Page text:
---
2. Case Presentation

A 50-year-old male patient with no significant background history presented to the Accident and Emergency (A&E) unit complaining of a severe headache associated with recalcitrant nausea and vomiting. The headaches were progressive over several months. There was no other history of chronic medication/surgical operations or family history. Clinical tests that are performed are to assess orientation (GCS), mini-mental exam, eye reflexes to light stimuli. A lumbar puncture is not routinely done in the case of SOL (Space occupying lesions).

Figure A. W image demonstrates a left frontotemporal-insular mass with peripheral irregular solid components and central necrotic components. There is subfalcine herniation.

Figure B. W image acquired 7 days postoperatively demonstrates subtotal resection with residual peripheral solid components. The central necrotic component is smaller, with reduction in mass effect.
---
Collected data:
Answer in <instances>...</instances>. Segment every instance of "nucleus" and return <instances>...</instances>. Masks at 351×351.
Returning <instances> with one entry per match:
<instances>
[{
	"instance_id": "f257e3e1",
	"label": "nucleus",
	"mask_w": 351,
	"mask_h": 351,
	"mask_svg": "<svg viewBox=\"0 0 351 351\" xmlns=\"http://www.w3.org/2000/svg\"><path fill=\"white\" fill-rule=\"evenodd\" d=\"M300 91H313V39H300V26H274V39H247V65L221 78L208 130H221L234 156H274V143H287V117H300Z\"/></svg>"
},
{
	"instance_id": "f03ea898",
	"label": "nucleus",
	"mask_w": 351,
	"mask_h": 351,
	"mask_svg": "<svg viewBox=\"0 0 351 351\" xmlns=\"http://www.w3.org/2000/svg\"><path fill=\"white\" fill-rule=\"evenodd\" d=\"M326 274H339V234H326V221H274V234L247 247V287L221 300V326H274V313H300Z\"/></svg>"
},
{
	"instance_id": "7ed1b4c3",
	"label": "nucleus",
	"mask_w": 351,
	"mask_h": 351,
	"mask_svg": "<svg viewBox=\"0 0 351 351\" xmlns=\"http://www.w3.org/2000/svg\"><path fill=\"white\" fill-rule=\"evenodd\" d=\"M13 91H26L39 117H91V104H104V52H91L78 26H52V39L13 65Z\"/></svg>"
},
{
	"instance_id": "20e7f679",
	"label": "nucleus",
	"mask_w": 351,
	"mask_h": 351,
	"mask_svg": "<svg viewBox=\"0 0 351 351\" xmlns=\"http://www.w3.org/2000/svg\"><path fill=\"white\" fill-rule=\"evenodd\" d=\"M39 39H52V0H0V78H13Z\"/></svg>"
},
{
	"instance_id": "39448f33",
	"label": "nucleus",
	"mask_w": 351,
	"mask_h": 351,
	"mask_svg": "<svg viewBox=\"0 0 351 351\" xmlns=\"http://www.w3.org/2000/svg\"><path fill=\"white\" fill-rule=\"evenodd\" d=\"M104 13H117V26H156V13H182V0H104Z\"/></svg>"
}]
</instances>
---
Tasks to perform:
[A] According to the case presentation, over what period did the patient's headaches progress?
[B] List the clinical tests that the case presentation says are performed.
[C] Rewrite the paragraph of the case presentation beginning "A 50-year-old male patient" as a brief list that keeps its main facts.

Solved problems:
[A] Over several months.

[B]
- Assessment of orientation (GCS)
- Mini-mental exam
- Eye reflexes to light stimuli

[C]
- A 50-year-old man with no significant background history presented to A&E with a severe headache, recalcitrant nausea and vomiting.
- The headaches had progressed over several months.
- He had no history of chronic medication, surgical operations or relevant family history.
- Clinical tests assess orientation (GCS), mini-mental status and eye reflexes to light stimuli.
- A lumbar puncture is not routinely done for space occupying lesions (SOL).